Exercise objective.
All of the data below needs to be set down once more, exactly as written.

──────── Working data

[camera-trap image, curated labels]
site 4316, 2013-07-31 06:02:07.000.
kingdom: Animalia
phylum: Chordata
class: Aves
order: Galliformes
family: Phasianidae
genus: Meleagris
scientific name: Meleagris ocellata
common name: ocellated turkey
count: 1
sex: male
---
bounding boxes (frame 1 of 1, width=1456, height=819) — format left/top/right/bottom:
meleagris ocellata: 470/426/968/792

────────────────

Answer space.
[camera-trap image, curated labels]
site 4316, 2013-07-31 06:02:07.000.
kingdom: Animalia
phylum: Chordata
class: Aves
order: Galliformes
family: Phasianidae
genus: Meleagris
scientific name: Meleagris ocellata
common name: ocellated turkey
count: 1
sex: male
---
bounding boxes (frame 1 of 1, width=1456, height=819) — format left/top/right/bottom:
meleagris ocellata: 470/426/968/792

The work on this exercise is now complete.